Sifford was the first black male to earn his PGA Tour card after the PGA desegregated in 1961. He went on to capture the 1967 Greater Hartford Open and 1969 Los Angeles Open before winning twice on the senior circuit. He was inducted into the World Golf Hall of Fame in 2004.
“No major compares to this,” he said Monday, via PGA.com. “Today was exciting. Great people to be around you. I loved it.”
History was made last night by my grandpa. Thanks Charlie for inspiring Pop, who then in turn inspired… http://t.co/82i2OnmUea— Tiger Woods (@TigerWoods) November 25, 2014
Musician Stevie Wonder, actress Meryl Streep and journalist Tom Brokaw were among the other 18 civilians who were honored.

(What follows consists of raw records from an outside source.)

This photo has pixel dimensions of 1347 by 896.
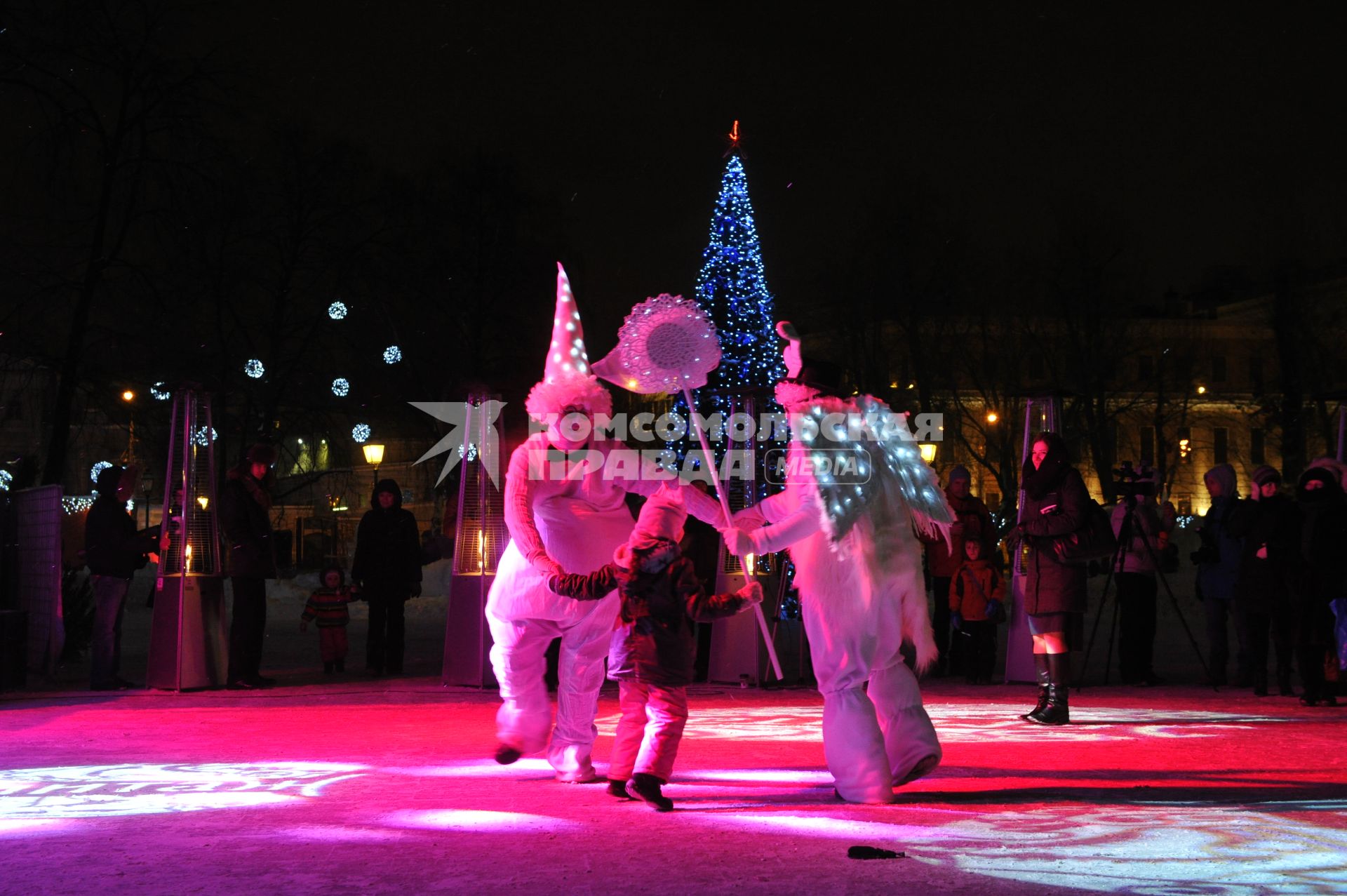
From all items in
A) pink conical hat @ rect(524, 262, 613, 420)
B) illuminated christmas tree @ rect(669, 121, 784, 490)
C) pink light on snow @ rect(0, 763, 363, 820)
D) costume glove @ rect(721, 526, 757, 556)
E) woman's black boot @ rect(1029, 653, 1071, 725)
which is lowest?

“Charlie Sifford just wanted to play golf,” the announcer said at the ceremony in the White House’s East Room. “At a time when the PGA adhered to the Caucasians-only rule, he risked everything to affect change. Charlie Sifford leveled the fairway for generations of athletes of all races, and an entire community beyond the sport he loves.”
Arnold Palmer (2004) and Jack Nicklaus (2005) are the only other golfers to receive the Medal of Freedom.